Sunday, July 1, 2007

Fables: The Murky World of Bill Willingham






Bill Willingham’s Fables is the type of thing the Grim Brothers would have written if they lived in the Bronx doing bong rips while watching The Daily Show on Hulu. The book is smart because it knows that Little Red Riding-hood has more to do with hymens and patriarchy than hiking safety and taxidermy.

Willingham is not afraid of dealing with messy questions like:

how a frog is supposed to handle courtly life and executing criminals.

Why a grown man make wooden boy instead of a perfectly good set of mahogany wives?

How damaged were Hansel and Gretel after they pulled each other out of the rubble of the witches house and what was her name anyway?

In Fables the hard nosed cop's troubled past involves eating people, so Willingham puts the character next to the ones that got away and the relatives of the ones that didn't. He also makes sure that Prince Charming faces the reality of his silly name, his douchey personality, and the realization that he is just a narrative tool and that his name is on the stab and neuter list of most of Fabletown's female inhabitants.


Fables is a story of immigrants so it takes place in New York.
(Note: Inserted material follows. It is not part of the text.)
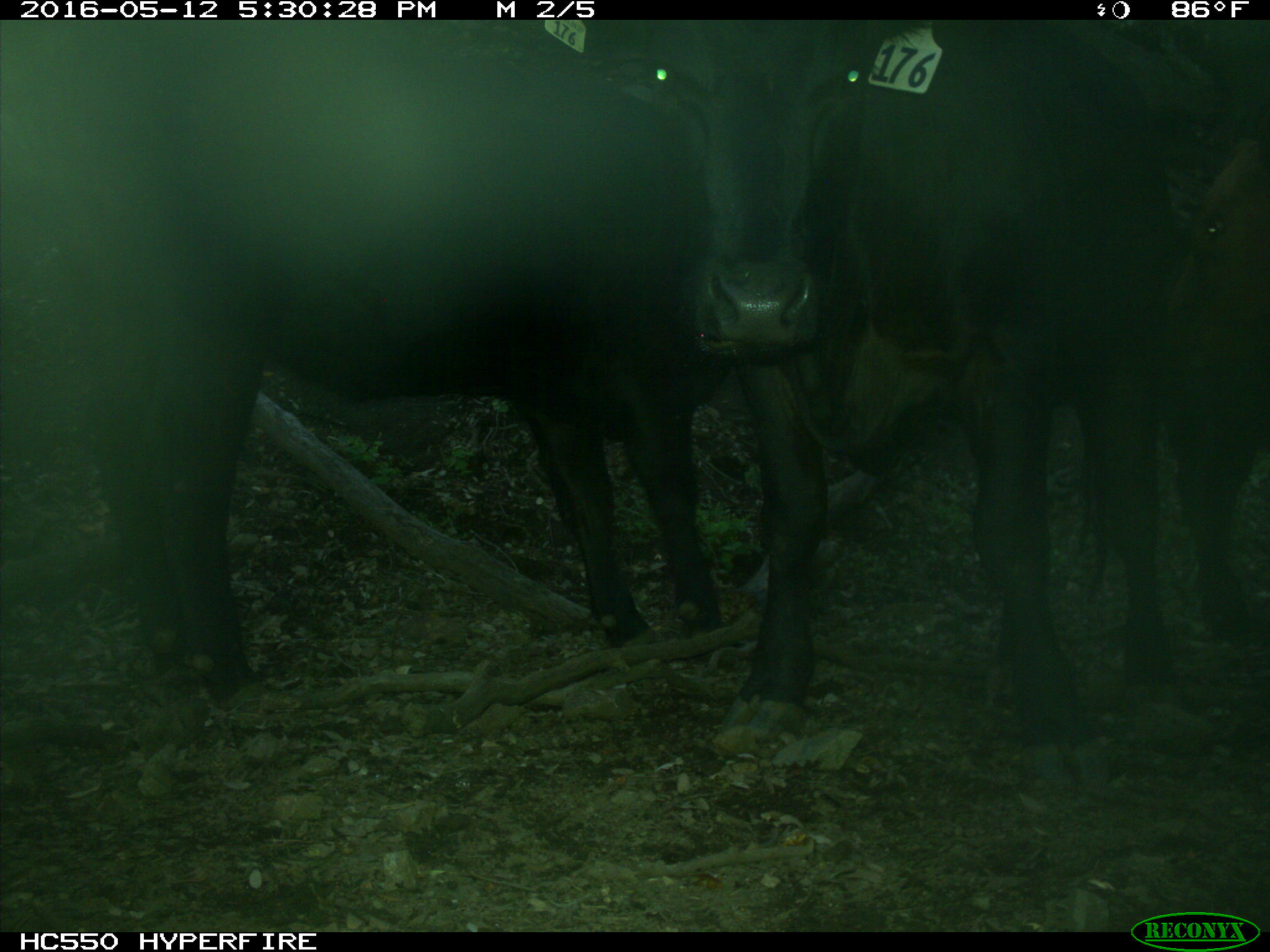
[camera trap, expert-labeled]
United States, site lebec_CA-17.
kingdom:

Like any thriving ethnic group the characters of Fabletown have there own borough and they want to keep the mundys out.

Willingham includes fables from Africa, India and other places outside of the European rehash we've come to accept and regurgitate. There is a constant theme of cultural atom smashing, with character's who speak four languages and bigots both fantastic and mundane.
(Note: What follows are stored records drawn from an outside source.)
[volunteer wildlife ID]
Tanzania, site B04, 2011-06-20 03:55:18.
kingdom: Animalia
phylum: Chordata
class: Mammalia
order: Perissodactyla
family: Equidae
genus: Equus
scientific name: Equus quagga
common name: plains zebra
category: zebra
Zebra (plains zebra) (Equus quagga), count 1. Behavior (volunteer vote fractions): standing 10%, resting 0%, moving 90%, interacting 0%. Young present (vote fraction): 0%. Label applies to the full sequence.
Like Neil Gaiman and Mike Carey, Williingham has rescued our myths from the tomb of academia and the sanatoriums rectally fixated Jungian psycho therapy. The tension and the neurotic mood of the series keeps it relevant.
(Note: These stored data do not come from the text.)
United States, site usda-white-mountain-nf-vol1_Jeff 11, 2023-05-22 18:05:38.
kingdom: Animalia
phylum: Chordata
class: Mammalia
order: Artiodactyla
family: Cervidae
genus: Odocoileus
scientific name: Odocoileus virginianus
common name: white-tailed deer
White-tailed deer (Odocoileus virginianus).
People forget that the wolf ate grandma, how the witch screamed as Gretel stoked the fire, how Mowgli fought to kill Shere Khan or how Bluebeard's secret room ran red with the blood of his dead wives.

In the world of Fables we mundys are the lucky ones. We can launder our legends from a distance, wash off the blood in soapy omission. But Fables can not do that and are forced to be the interesting ones the freaks. With Fables Willingham has achieved folkloric realism.